Broiling is a cooking technique that uses high temperatures to cook food quickly. Tender cuts of beef, fish, poultry and pork all benefit from this preparation. Essentially upside-down grills, broilers cook food from the top down and are located inside your oven. Unlike using a grill, however, broilers allow food to retain all the delicious juices in the pot. The next time you want to quickly cook a cut of meat that has lots of flavor, give the broiler a try.
Turn your oven to its broiler setting. Allow it to heat up to the appropriate temperature — many ovens will alert you when they are ready.
Prepare your broiling item. Fish, chicken, beef and pork typically benefit from a light drizzle of olive oil and a sprinkling of salt and pepper. Vegetables, such as tomatoes and peppers, often broil well and taste great with the same preparation.
Place the item in a cast-iron or heavy-duty steel skillet. These types of materials work best, as they are non-stick and can handle the hot temperatures of the broiler. Use your potholders to pull the pan out of the oven, as they do not have handle shields as some other pans do.
Position the rack so that the top of the pan is 2 or 3 inches away from the broiler's heating element. You may have to play around a bit with the positioning, depending on your oven and how hot the element gets.
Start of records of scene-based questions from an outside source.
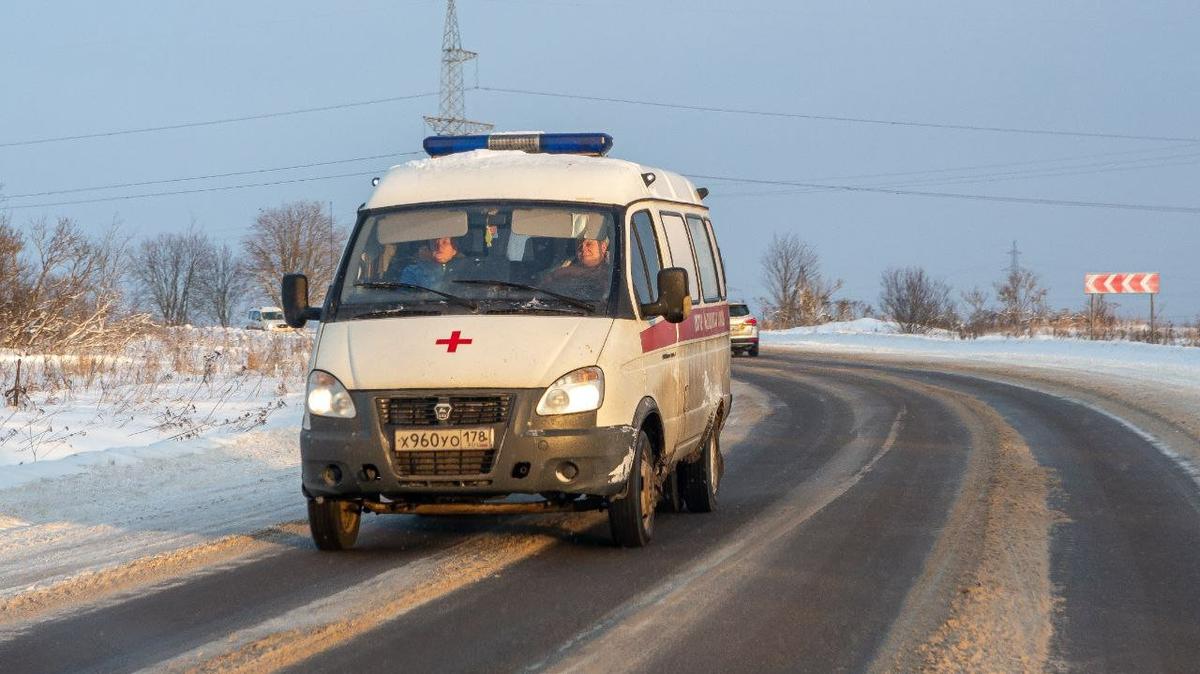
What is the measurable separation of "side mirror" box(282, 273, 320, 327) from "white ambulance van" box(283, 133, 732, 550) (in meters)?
0.01

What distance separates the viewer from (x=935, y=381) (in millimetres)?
25141

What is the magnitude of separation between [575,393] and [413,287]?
4.27 feet


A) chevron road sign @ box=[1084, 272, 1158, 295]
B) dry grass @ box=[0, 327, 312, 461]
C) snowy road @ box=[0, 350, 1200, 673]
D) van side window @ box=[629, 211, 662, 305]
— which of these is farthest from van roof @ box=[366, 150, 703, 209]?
chevron road sign @ box=[1084, 272, 1158, 295]

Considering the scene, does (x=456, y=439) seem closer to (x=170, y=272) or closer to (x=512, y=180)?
(x=512, y=180)

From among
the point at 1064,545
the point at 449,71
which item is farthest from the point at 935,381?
the point at 449,71

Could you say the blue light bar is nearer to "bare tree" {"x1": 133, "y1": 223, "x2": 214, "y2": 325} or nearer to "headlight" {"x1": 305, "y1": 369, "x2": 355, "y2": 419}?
"headlight" {"x1": 305, "y1": 369, "x2": 355, "y2": 419}

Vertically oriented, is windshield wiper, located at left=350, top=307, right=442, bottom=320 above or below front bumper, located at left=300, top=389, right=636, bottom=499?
above

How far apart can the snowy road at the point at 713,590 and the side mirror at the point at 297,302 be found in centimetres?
139

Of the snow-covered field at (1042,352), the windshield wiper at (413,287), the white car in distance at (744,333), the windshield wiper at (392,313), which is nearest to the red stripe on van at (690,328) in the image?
the windshield wiper at (413,287)

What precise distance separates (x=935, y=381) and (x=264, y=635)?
69.3 feet

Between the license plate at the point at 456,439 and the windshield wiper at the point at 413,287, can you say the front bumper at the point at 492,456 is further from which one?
the windshield wiper at the point at 413,287

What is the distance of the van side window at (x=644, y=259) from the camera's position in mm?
7957

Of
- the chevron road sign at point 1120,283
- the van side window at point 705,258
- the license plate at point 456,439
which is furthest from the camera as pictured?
the chevron road sign at point 1120,283

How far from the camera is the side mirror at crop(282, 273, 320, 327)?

Pull the pan out of the oven when your item is finished cooking. Take the temperature of the meat with a meat thermometer to know if it is done. Steak should reach a minimum internal temperature of 120 degrees Fahrenheit, pork should reach 160 degrees and chicken and turkey are done between 165 and 175 degrees. Allow steak and pork to rest for 5 or 10 minutes before you slice into them, to keep their juices inside.